Pubdate: Sun, 06 May 2001
Source: Washington Post (DC)
Copyright: 2001 The Washington Post Company
Contact:  http://www.washingtonpost.com/
Details: http://www.mapinc.org/media/491
Author: Adam Gelb
Note: Adam Gelb, former policy director for Maryland Lt. Gov. Kathleen 
Kennedy Townsend, is executive vice president and chief operating officer 
of PSComm, LLC, a public safety management and technology consulting firm 
based in Rockville.

FORGET THE EXTREMES. TRY A DOSE OF BOTH

Since last November's elections, it has seemed like the forces arguing for 
a shift in American drug policy from punishment to treatment were gaining 
significant ground.

The notoriously harsh three-strikes-and-you're-out voters of California 
agreed to a ballot initiative that steers first-time nonviolent drug 
offenders into treatment rather than jail. The tough-on-crime governor of 
New York called for shortening prison sentences for drug offenders, and his 
fellow Republican governor of New Mexico is pushing decriminalization of 
marijuana.

Meanwhile, the sad odysseys of celebrity cocaine addicts Robert Downey Jr. 
and Darryl Strawberry are putting a sympathetic face on addiction, and the 
hit movie "Traffic" and the mistaken shoot-down of a missionary plane over 
Peru appear to be stirring a wave of public discontent with the nation's 
protracted war on drugs.

Now come reports that President Bush will retreat from these developments 
and appoint veteran drug warrior John P. Walters to be the next drug czar. 
Walters is a sworn skeptic of drug treatment and a chief architect of U.S. 
drug interdiction strategy.

So the great drug war debate lingers, stalemated between two sets of 
extremes -- punishment versus treatment, and supply versus demand.

Now, as before, neither side has it right.

Hundreds of thousands of criminal drug addicts cannot safely be spared 
prison and put into our nation's already overwhelmed community treatment 
and probation programs.

Exercise tasks:
A. Retype the passage of the drug policy op-ed between "Walters is a" and "supply versus demand.", inclusive.
B. According to the drug policy op-ed, whom do reports say President Bush will appoint as the next drug czar?

Records:
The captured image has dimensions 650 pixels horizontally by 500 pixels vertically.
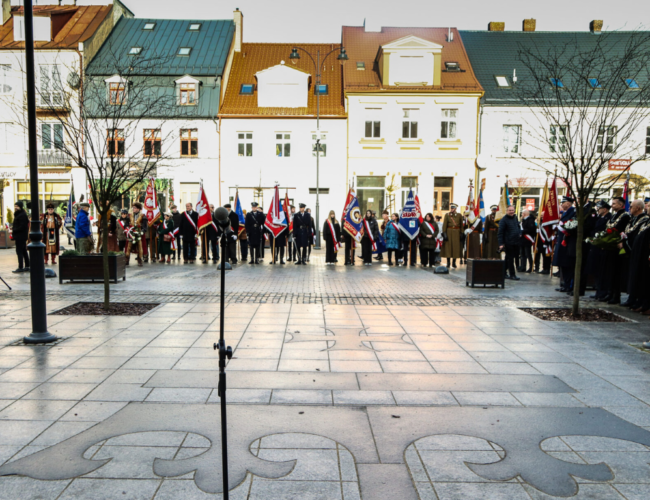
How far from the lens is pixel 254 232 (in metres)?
18.8

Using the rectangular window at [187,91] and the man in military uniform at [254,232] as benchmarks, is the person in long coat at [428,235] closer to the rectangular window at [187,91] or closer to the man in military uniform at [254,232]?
the man in military uniform at [254,232]

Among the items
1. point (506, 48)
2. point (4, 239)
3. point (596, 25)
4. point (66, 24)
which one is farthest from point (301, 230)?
point (596, 25)

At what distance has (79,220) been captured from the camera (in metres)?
14.8

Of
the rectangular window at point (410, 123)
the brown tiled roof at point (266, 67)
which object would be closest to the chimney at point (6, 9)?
the brown tiled roof at point (266, 67)

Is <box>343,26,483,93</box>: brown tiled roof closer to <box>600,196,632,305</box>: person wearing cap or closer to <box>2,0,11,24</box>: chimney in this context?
<box>2,0,11,24</box>: chimney

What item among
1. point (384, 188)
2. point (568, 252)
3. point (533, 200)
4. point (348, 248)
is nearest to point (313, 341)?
point (568, 252)

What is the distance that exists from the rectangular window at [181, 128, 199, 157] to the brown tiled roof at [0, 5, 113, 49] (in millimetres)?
8433

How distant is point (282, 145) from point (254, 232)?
16.2 metres

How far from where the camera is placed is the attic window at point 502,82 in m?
34.1

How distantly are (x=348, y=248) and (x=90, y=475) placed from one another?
16.0 meters

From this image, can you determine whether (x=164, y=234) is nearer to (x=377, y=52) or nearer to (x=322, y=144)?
(x=322, y=144)

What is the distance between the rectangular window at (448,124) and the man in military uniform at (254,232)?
18.4 metres

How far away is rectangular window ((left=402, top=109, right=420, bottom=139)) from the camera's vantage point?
111 feet

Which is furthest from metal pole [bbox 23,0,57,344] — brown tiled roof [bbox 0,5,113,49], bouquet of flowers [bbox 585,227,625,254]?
brown tiled roof [bbox 0,5,113,49]
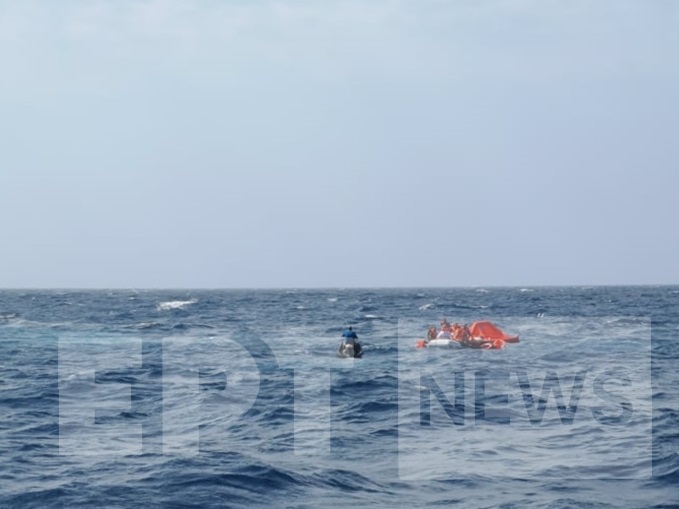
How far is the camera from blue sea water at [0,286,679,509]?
15.7 metres

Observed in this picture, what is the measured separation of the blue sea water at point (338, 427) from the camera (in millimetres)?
15711

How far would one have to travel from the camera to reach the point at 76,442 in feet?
64.2

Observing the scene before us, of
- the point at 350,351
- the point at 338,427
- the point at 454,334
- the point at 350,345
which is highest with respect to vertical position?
the point at 454,334

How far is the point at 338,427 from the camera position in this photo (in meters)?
21.9

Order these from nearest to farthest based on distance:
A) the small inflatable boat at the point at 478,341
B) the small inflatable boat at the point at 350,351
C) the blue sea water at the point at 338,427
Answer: the blue sea water at the point at 338,427 < the small inflatable boat at the point at 350,351 < the small inflatable boat at the point at 478,341

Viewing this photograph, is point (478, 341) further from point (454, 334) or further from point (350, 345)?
point (350, 345)

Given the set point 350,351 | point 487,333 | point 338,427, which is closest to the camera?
point 338,427

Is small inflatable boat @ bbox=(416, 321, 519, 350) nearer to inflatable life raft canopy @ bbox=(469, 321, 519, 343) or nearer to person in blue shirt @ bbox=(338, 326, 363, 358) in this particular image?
inflatable life raft canopy @ bbox=(469, 321, 519, 343)

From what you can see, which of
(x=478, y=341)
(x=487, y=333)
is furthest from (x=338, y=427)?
(x=487, y=333)

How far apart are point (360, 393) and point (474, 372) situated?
20.0 feet

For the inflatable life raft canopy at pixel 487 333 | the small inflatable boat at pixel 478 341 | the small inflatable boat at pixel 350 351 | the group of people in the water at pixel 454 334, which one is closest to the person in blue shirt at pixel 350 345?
the small inflatable boat at pixel 350 351

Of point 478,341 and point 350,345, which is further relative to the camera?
point 478,341

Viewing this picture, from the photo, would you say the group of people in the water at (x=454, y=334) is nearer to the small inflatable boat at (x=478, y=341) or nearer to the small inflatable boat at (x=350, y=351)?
the small inflatable boat at (x=478, y=341)

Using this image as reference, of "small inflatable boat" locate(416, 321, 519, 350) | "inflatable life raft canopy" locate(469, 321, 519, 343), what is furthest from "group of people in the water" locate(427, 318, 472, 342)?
"inflatable life raft canopy" locate(469, 321, 519, 343)
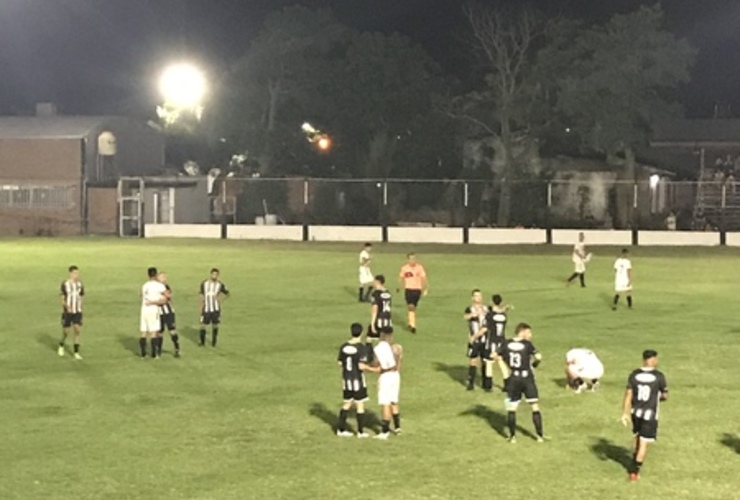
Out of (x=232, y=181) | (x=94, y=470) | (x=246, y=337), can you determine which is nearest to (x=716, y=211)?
(x=232, y=181)

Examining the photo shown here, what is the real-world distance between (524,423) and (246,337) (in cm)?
1056

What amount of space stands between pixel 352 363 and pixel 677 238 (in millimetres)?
48159

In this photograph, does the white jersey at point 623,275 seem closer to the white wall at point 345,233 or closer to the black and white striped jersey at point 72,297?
the black and white striped jersey at point 72,297

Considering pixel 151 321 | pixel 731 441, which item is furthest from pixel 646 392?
pixel 151 321

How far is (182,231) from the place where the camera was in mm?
66938

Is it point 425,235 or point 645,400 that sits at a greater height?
point 425,235

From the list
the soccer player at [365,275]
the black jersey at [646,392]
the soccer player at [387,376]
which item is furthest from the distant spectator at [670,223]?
the black jersey at [646,392]

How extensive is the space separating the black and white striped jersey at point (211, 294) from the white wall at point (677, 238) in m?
41.3

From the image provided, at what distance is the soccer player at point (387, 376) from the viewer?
52.4 ft

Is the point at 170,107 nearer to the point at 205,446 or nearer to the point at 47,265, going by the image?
the point at 47,265

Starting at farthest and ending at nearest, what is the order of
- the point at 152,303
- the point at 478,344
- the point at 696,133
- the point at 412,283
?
1. the point at 696,133
2. the point at 412,283
3. the point at 152,303
4. the point at 478,344

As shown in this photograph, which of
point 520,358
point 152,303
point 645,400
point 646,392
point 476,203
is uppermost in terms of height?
point 476,203

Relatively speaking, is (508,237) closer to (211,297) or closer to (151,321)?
(211,297)

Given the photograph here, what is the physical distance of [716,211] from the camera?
230 ft
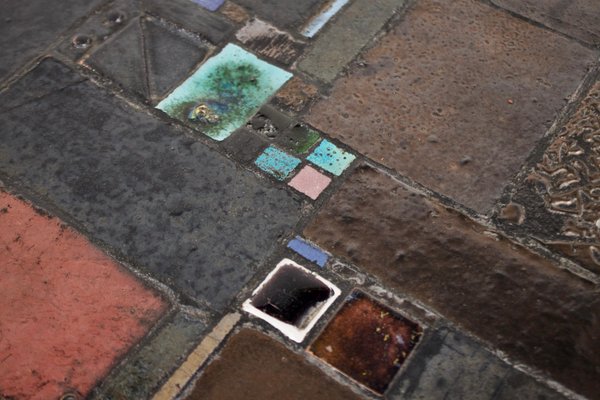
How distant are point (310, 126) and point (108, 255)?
805 mm

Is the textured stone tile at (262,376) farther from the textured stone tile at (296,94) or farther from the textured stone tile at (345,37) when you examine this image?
the textured stone tile at (345,37)

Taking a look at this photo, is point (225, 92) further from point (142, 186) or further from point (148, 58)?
point (142, 186)

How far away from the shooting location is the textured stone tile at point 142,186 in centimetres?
205

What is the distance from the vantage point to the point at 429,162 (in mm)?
2256

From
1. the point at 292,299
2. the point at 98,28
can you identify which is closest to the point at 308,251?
the point at 292,299

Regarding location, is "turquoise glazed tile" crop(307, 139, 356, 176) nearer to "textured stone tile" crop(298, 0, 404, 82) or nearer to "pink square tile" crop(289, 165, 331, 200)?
"pink square tile" crop(289, 165, 331, 200)

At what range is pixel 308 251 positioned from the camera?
207cm

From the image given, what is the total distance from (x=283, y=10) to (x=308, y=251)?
1.09m

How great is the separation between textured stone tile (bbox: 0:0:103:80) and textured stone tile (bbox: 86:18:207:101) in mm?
207

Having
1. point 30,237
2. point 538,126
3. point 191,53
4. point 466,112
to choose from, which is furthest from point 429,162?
point 30,237

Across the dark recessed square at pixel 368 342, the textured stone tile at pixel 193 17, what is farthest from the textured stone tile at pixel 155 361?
the textured stone tile at pixel 193 17

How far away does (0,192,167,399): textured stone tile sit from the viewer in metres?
1.86

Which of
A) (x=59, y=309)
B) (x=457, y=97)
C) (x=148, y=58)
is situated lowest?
(x=59, y=309)

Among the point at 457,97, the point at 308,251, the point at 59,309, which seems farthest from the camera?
the point at 457,97
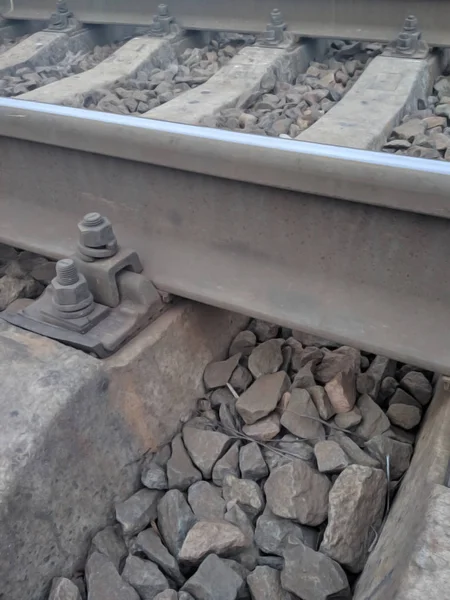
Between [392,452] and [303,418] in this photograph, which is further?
[303,418]

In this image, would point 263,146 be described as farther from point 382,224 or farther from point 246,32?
point 246,32

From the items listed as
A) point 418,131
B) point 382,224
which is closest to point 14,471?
point 382,224

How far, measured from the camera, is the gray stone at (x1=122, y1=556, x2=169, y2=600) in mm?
1913

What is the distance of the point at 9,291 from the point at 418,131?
2034 mm

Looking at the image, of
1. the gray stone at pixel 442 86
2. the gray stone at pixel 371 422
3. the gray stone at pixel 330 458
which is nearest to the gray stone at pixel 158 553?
the gray stone at pixel 330 458

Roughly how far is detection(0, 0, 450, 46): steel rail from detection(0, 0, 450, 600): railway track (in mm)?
A: 1510

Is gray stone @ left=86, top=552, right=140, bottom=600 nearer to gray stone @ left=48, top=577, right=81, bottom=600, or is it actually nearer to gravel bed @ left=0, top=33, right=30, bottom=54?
gray stone @ left=48, top=577, right=81, bottom=600

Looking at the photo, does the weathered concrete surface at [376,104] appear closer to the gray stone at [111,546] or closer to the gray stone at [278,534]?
the gray stone at [278,534]

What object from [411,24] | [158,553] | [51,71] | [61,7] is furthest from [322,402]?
[61,7]

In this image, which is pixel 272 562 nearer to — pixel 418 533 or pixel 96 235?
pixel 418 533

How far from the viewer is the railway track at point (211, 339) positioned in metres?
1.92

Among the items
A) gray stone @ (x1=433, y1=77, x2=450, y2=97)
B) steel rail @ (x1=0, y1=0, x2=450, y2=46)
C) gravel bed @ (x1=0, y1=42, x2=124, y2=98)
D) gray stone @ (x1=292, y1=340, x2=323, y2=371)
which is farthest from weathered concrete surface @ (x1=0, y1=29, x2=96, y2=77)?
gray stone @ (x1=292, y1=340, x2=323, y2=371)

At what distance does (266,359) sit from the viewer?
254cm

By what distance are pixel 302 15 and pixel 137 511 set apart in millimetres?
3736
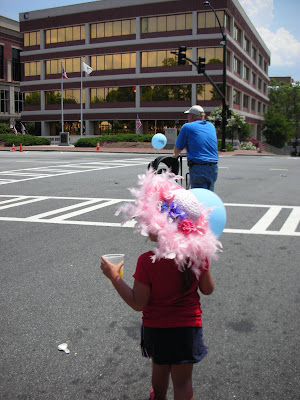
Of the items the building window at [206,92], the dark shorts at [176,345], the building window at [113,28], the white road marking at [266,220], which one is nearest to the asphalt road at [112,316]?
the white road marking at [266,220]

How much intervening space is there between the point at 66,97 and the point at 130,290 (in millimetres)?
64725

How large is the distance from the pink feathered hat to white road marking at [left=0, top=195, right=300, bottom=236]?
16.8 feet

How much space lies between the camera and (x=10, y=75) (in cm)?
7275

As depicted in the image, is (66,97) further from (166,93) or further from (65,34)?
(166,93)

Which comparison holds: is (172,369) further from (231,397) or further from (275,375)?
(275,375)

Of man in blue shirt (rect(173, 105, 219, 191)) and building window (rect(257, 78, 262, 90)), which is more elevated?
building window (rect(257, 78, 262, 90))

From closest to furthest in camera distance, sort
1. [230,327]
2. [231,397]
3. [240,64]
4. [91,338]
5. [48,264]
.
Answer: [231,397] → [91,338] → [230,327] → [48,264] → [240,64]

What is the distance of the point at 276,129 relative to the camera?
6688cm

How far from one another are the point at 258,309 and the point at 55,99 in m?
65.0

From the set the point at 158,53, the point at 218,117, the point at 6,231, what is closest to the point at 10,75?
the point at 158,53

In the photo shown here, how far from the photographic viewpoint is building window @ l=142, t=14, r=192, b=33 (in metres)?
55.4

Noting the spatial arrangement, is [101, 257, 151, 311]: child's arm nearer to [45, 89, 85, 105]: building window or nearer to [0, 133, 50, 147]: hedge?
[0, 133, 50, 147]: hedge

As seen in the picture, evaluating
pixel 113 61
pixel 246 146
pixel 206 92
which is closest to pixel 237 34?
pixel 206 92

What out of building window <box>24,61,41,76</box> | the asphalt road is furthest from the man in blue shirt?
building window <box>24,61,41,76</box>
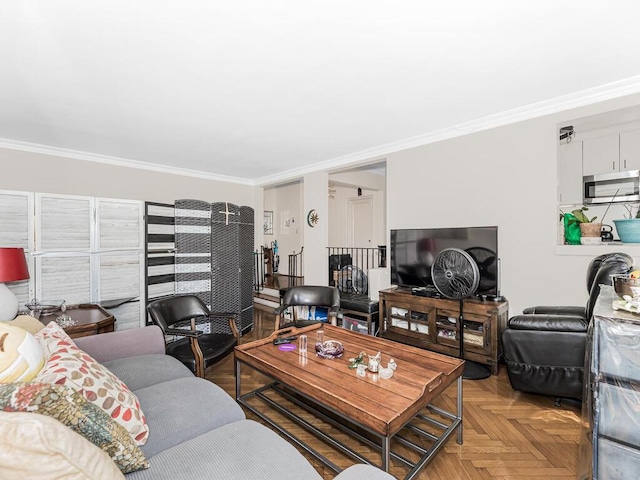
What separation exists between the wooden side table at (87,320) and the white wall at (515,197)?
11.0ft

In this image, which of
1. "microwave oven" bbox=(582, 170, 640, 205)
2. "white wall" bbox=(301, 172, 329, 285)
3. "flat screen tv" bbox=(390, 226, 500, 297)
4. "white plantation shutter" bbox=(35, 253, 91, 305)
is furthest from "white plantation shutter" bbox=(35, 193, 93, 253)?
"microwave oven" bbox=(582, 170, 640, 205)

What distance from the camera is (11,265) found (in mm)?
2445

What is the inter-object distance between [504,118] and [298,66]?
7.03 feet

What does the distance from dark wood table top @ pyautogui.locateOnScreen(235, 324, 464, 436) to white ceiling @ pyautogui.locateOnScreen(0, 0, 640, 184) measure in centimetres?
198

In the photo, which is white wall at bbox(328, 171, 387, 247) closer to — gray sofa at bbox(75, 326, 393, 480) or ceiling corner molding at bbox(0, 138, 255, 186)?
ceiling corner molding at bbox(0, 138, 255, 186)

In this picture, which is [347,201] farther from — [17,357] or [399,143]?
[17,357]

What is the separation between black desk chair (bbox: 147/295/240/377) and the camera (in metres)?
2.32

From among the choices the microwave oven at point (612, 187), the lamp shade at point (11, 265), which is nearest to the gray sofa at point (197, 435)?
the lamp shade at point (11, 265)

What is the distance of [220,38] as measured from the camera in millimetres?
1816

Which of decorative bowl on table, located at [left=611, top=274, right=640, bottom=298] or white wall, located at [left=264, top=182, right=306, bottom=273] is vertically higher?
white wall, located at [left=264, top=182, right=306, bottom=273]

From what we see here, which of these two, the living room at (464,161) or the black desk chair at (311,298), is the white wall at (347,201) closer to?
the living room at (464,161)

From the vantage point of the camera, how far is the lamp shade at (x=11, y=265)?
94.5 inches

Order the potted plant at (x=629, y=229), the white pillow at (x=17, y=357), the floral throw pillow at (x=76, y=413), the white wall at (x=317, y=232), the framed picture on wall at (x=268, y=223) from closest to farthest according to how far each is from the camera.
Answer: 1. the floral throw pillow at (x=76, y=413)
2. the white pillow at (x=17, y=357)
3. the potted plant at (x=629, y=229)
4. the white wall at (x=317, y=232)
5. the framed picture on wall at (x=268, y=223)

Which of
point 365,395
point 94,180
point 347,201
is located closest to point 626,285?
point 365,395
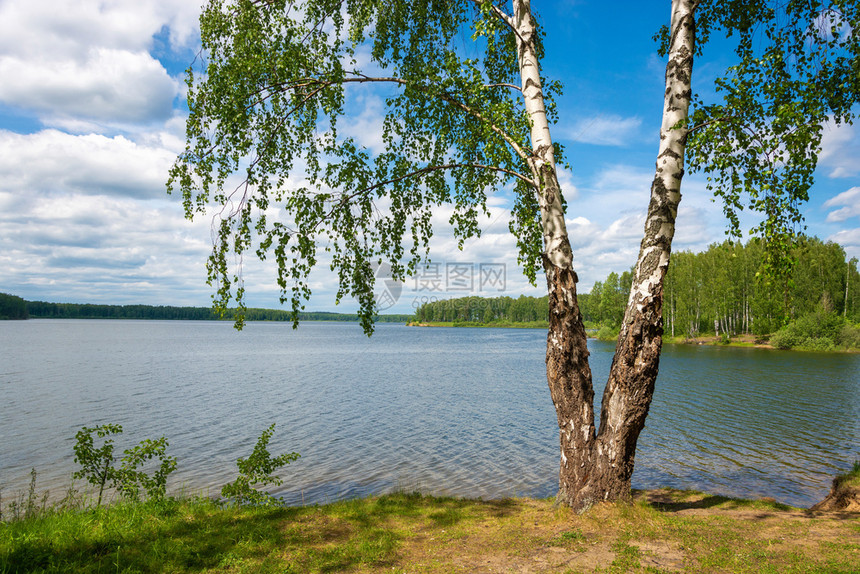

Task solutions:
A.
Walters is a sworn skeptic of drug treatment and a chief architect of U.S. 
drug interdiction strategy.

So the great drug war debate lingers, stalemated between two sets of 
extremes -- punishment versus treatment, and supply versus demand.

B. John P. Walters